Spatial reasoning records
--- --- ---

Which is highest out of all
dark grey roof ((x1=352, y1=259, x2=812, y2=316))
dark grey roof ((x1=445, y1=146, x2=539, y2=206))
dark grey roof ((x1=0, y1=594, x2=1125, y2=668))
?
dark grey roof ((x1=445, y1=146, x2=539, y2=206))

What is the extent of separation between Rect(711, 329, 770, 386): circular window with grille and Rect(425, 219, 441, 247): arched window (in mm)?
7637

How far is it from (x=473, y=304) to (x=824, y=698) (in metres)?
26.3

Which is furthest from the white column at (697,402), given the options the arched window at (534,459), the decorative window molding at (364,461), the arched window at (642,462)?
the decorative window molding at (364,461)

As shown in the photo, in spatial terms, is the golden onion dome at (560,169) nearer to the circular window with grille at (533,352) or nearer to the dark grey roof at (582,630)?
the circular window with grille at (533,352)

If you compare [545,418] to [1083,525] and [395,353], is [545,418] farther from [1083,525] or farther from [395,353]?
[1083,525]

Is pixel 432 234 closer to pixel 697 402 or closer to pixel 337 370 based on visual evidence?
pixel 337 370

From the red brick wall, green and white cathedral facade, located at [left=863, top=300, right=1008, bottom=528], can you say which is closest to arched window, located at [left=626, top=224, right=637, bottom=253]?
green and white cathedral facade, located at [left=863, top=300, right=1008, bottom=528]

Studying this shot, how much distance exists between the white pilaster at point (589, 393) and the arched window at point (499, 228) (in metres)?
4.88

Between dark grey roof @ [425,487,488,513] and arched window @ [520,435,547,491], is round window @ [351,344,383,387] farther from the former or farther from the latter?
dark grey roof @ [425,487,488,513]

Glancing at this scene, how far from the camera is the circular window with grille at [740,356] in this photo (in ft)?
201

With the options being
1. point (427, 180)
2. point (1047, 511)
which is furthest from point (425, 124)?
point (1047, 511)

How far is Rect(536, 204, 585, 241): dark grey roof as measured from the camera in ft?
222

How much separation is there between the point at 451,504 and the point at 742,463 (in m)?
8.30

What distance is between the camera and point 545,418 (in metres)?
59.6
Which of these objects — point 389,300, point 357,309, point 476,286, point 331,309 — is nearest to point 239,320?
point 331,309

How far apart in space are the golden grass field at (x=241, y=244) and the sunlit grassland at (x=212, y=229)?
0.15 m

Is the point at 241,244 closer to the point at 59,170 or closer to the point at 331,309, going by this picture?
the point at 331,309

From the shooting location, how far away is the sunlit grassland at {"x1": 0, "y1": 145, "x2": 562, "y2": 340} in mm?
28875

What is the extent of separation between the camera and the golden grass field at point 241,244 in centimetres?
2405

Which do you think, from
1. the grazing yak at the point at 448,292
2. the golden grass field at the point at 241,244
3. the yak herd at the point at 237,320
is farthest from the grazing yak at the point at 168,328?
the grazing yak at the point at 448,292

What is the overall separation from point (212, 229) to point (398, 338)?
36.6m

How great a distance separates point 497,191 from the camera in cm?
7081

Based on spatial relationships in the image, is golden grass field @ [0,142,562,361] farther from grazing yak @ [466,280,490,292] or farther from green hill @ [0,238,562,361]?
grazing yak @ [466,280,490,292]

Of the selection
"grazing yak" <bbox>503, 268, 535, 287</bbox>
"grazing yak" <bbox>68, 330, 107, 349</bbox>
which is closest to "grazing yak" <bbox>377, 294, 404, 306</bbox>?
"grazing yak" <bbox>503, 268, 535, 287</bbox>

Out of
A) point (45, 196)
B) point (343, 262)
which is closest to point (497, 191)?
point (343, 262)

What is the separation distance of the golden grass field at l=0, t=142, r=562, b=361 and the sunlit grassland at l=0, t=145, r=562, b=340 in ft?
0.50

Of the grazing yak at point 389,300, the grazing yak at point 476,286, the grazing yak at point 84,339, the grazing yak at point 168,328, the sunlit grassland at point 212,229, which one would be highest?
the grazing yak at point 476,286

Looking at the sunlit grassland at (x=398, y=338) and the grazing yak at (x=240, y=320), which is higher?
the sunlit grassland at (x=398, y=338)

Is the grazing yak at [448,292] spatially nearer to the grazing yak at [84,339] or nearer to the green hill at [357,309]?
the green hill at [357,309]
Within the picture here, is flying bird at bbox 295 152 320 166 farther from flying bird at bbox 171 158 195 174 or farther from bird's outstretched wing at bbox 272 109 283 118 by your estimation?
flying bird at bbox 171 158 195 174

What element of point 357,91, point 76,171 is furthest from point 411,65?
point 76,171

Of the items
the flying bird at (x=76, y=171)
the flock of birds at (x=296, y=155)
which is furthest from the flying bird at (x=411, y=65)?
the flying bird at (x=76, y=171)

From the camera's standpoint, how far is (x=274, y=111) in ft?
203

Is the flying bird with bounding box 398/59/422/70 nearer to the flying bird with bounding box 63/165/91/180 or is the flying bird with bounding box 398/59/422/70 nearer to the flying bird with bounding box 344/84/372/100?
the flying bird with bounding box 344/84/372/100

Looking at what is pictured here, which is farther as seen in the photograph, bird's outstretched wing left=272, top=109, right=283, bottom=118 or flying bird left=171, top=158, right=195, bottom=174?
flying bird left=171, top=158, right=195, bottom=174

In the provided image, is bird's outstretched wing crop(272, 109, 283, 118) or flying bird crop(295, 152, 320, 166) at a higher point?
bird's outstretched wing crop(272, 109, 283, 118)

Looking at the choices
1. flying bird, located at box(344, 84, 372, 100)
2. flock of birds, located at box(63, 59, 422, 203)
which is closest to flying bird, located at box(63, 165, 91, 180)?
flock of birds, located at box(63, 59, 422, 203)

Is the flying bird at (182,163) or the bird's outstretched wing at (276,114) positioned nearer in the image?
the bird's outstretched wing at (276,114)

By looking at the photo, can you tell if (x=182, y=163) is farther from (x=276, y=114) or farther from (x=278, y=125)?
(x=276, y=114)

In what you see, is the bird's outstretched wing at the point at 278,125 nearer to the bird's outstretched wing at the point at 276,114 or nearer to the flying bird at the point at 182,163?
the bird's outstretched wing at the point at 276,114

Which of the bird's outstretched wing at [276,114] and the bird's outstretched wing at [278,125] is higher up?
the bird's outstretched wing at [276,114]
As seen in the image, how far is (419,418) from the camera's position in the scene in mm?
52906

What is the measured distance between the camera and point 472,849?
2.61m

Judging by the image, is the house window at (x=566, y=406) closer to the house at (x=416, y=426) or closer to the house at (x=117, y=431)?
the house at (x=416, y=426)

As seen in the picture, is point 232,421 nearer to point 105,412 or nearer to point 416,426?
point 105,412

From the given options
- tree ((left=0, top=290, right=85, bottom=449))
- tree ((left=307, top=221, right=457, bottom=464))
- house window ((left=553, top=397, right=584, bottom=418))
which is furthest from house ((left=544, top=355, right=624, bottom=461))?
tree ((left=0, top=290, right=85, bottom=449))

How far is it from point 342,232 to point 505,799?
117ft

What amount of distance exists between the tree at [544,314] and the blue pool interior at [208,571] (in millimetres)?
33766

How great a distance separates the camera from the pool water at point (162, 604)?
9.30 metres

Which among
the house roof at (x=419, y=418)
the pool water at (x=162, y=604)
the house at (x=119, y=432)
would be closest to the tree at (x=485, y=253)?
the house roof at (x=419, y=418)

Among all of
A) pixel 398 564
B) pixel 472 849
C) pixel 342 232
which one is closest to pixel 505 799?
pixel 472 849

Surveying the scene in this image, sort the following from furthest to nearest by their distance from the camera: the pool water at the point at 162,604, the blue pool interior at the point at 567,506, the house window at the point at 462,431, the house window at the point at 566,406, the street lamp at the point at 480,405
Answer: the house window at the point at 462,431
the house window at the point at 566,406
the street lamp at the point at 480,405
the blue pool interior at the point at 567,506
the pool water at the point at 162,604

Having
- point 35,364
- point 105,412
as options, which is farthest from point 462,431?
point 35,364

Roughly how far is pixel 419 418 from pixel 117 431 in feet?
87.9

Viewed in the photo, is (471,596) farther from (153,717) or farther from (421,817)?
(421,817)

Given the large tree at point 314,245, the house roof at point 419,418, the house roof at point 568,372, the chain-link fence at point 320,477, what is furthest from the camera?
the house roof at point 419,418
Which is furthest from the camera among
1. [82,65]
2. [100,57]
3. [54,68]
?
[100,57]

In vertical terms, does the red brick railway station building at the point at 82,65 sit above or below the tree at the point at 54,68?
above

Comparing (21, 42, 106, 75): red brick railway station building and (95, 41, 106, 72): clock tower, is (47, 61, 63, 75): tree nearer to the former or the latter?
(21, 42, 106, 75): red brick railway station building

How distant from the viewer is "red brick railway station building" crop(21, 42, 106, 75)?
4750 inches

--- --- ---

REQUIREMENT
Output the lines from the line containing "Viewed in the" to the end, both included; add nothing.

RESULT OF THIS EXERCISE
Viewed in the photo, is (471,596) farther from (153,717) or farther from (421,817)?
(421,817)

Given the large tree at point 314,245, the house roof at point 419,418, the house roof at point 568,372, the chain-link fence at point 320,477, what is furthest from the camera?
the house roof at point 419,418
Which is furthest from the camera among
1. [82,65]
2. [100,57]
3. [54,68]
?
[100,57]

In vertical terms, does the red brick railway station building at the point at 82,65 sit above or below the tree at the point at 54,68?
above

Comparing (21, 42, 106, 75): red brick railway station building and (95, 41, 106, 72): clock tower, is (47, 61, 63, 75): tree nearer to the former or the latter?
(21, 42, 106, 75): red brick railway station building

How distant from the viewer is "red brick railway station building" crop(21, 42, 106, 75)?
4750 inches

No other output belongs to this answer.